To start off the quarantine film festival, we introduced David to The Dark Knight series.
I know, I know…It’s dark for a ten-year old. It’s dark for me. But David has a fascination with all the dark things, so we’re trying to steer that as well as we know how.
Did I mention parenting is super hard?
Anyhoo, we started the movie kind of late so we made sure David understood we would only be able to watch part of it before bedtime, but we would finish the rest the following evening.
Despite this prep, he became angry when it was time to turn it off. Of course he did. It’s hard when someone tells you you can’t do what you want to do. That’ll make anyone mad.
But, because David had been shoving down all the feelings he was having about the pandemic, the Dark Knight anger became bigger and bad(der) than what was warranted for the situation.
Like, he began refusing to start his bedtime routine, throwing blankets and couch pillows, writhing on the couch and floor, and growing more furious by the second.
It was more annoying than anything. We’re all pretty much over #allthethings.
This Shelter at Home stuff is no joke.
His frustration over the limits we placed on him collided with his fear over the possibility that he or someone he loved would contract the virus, and then those very intense feelings attached themselves to the great sadness in his heart over the abrupt end to the school year and the loss of connection with his friends.
(Side note: this is my personal perspective on what was happening, for sure; but it comes from years of studying my son, immersing myself in his world and in how he thinks and feels things. I’m a Davy Detective, if you will. It’s quite the gig.)
But despite my awareness of what was really going on with the meltdown, no amount of coaching, directing, soothing (don’t you dare try) or coaxing was changing the situation. Instead, Mark and I found ourselves becoming more and more agitated…and feeling big angry feelings as well.
Thankfully, we managed to stay calm and firm. But David was unable to, and he refused to be comforted or soothed in any way.
This is our normal, friends.
“So what do you do to help him then?” you might ask.
Well, therein lies the problem.
Because the thing is, you can’t really do anything.
It’s a very helpless feeling to be the adult in the room with a hurting child and have nothing to offer that will soothe the child’s pain.
It’s helpless and it’s frightening and it’s very humbling.
Thankfully, I’ve been learning another way.
It’s super hard, though. Like, so very hard.
Because this other way has nothing to do with helping him solve his problem (I can’t) or coming to him with words of encouragement or a comforting touch (Dear God, NO. Do not do this).
This other way is to just “be” with him.
To just be with him in the midst of whatever yuck he is experiencing.
So, I’m learning to sit with him. I’m learning to sit with him as he moves through anger to sadness to grief (which actually feels so much harder than just plain ol’ anger), and then eventually to acceptance.

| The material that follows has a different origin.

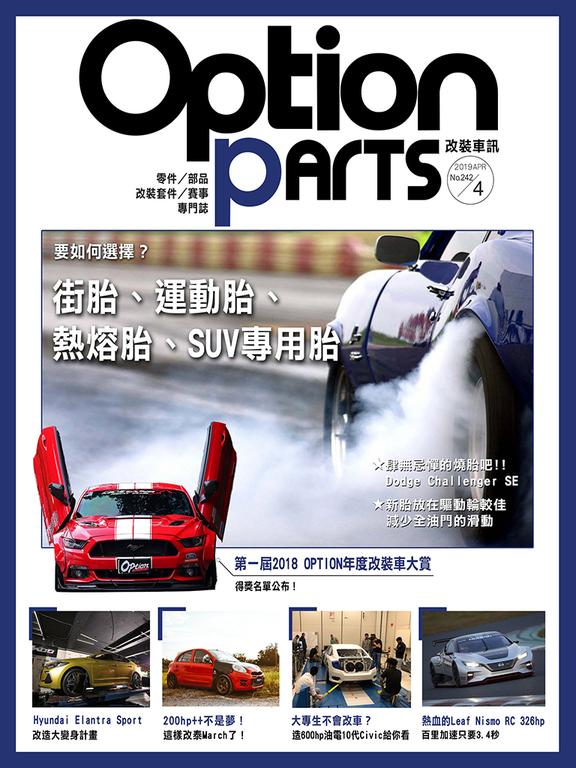 Option改裝車訊2019/4月號(NO.242) PDF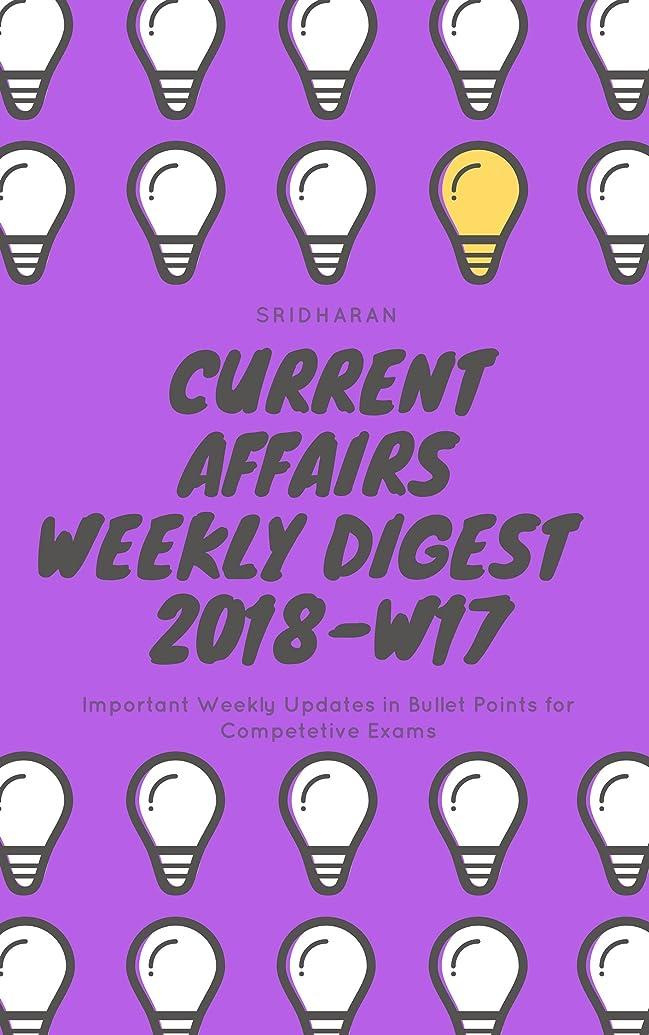 上に加速するぴかぴかCurrent Affairs - Weekly Digest - 2018W17- 17th Week of 2018 - 22nd Apr 2018 to 28th Apr 2018 (English Edition)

I don’t know about you, but the metaphor here is screaming at me.
When I can sit down with David in the hard spaces that are thick with emotion – when I can give my presence fully over to him in that moment – that’s when the calm comes.
I mean, not immediately.
It takes time – usually more time than I want to give.
But the calm does come.
And in that moment, I get a glimpse of how good God is to sit with me in my darkest, most confusing and most overwhelming moments – when all feels lost and so far beyond my reach.
And suddenly – when I remember that I am not alone – the calm comes.
I was nine months pregnant with David in May of 2009 when Jackson tested positive for swine flu (H1N1 – the pandemic at the time).
Morgan came down with it a couple of days later.
The rest of the world was on alert, but most were still able to go on with their lives. Our family, though, was quarantined for the better part of two weeks. Then, when I (FINALLY) went into labor with David, the kids weren’t allowed to come see us – to meet their new baby brother. Our doctors kept us in the hospital for a few extra days to try to protect Baby David from exposure to H1N1 since that particular pandemic was especially hard on youngsters. It didn’t help that the little guy had some initial challenges managing his blood sugars and so was admitted into the NICU for a time.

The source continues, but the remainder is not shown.